§ Source:
- Born: November 20, 1913 New York
- Died: October 2, 1987 (aged 73) Los Angeles
- Occupations: Screenwriter, director, producer
- Years active: 1942–1969
- Spouse: Beverly Michaels

= Russell Rouse =

American screenwriter (1913–1987)

Russell Rouse (November 20, 1913 - October 2, 1987) was an American screenwriter, director, and producer who is noted for the "offbeat creativity and originality" of his screenplays and for film noir movies and television episodes produced in the 1950s.

==Life and career==
Rouse was the son of film pioneer Edwin Russell; his great uncle was the 1920s actor William Russell. He was educated at UCLA. His first employment in films was in the prop department at Paramount Studios, where he began writing screenplays. His play, Yokel Boy, was filmed in 1942 and became his first film writing credit.

Rouse has 18 credits as a screenwriter between 1942 and 1988. Starting with The Town Went Wild (1944), Rouse co-wrote many stories and scripts with Clarence Greene. The partners are noted for their work on a series of six film noirs, starting with D.O.A. (directed by Rudolph Maté-1949). With the second film in the series, The Well (1951), they also took on directing and producing: Rouse as director, and Greene as producer. This collaboration continued through the noir series (The Thief (1952), Wicked Woman (1953), New York Confidential (1955), and House of Numbers (1957)). In the late 1950s, Greene and Rouse formed Greene-Rouse Productions, which created the television series Tightrope that ran for one season (1959–1960) as well as two films in the 1960s.

In addition to their noir work, Rouse and Greene produced two westerns: The Fastest Gun Alive (1956) and Thunder in the Sun (1959). The 1959 film Pillow Talk was based on their story. Their careers drew to a close shortly after the unsuccessful film The Oscar (1966).

Rouse and Greene were nominated for the Academy Award for writing The Well (1951). They received the Academy Award for Pillow Talk (1959) (with Maurice Richlin and Stanley Shapiro). D.O.A. has been preserved in the National Film Registry. That film has been remade several times, and they were credited as writers on two of them: the Australian remake Color Me Dead from 1969 and the D.O.A. remake of 1988.

§ Data:
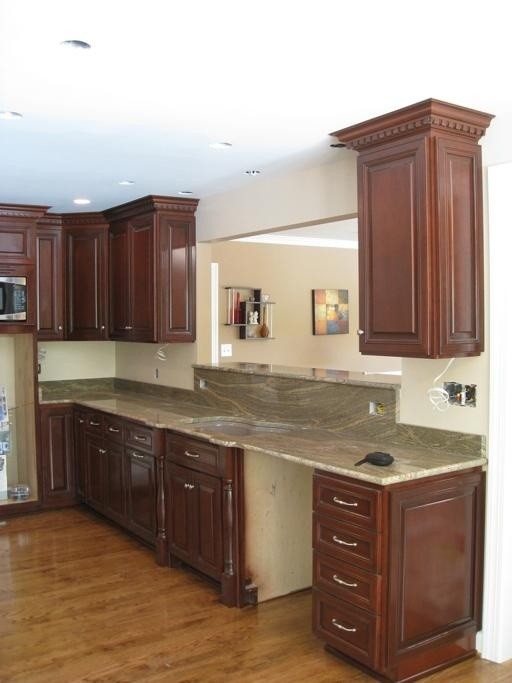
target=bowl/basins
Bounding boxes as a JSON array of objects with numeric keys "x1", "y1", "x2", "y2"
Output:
[{"x1": 261, "y1": 292, "x2": 271, "y2": 302}]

§ Exercise set:
A – According to the Russell Rouse biography, where was Rouse's first job in films?
B – Revise the part of the Russell Rouse biography starting with "Rouse has 18" and going on through "in the 1960s.", changing "film noirs" to "noir films".
The listing has no connection to the Russell Rouse biography.

§ Answers in order:
A – In the prop department at Paramount Studios.

B –
Rouse has 18 credits as a screenwriter between 1942 and 1988. Starting with The Town Went Wild (1944), Rouse co-wrote many stories and scripts with Clarence Greene. The partners are noted for their work on a series of six noir films, starting with D.O.A. (directed by Rudolph Maté-1949). With the second film in the series, The Well (1951), they also took on directing and producing: Rouse as director, and Greene as producer. This collaboration continued through the noir series (The Thief (1952), Wicked Woman (1953), New York Confidential (1955), and House of Numbers (1957)). In the late 1950s, Greene and Rouse formed Greene-Rouse Productions, which created the television series Tightrope that ran for one season (1959–1960) as well as two films in the 1960s.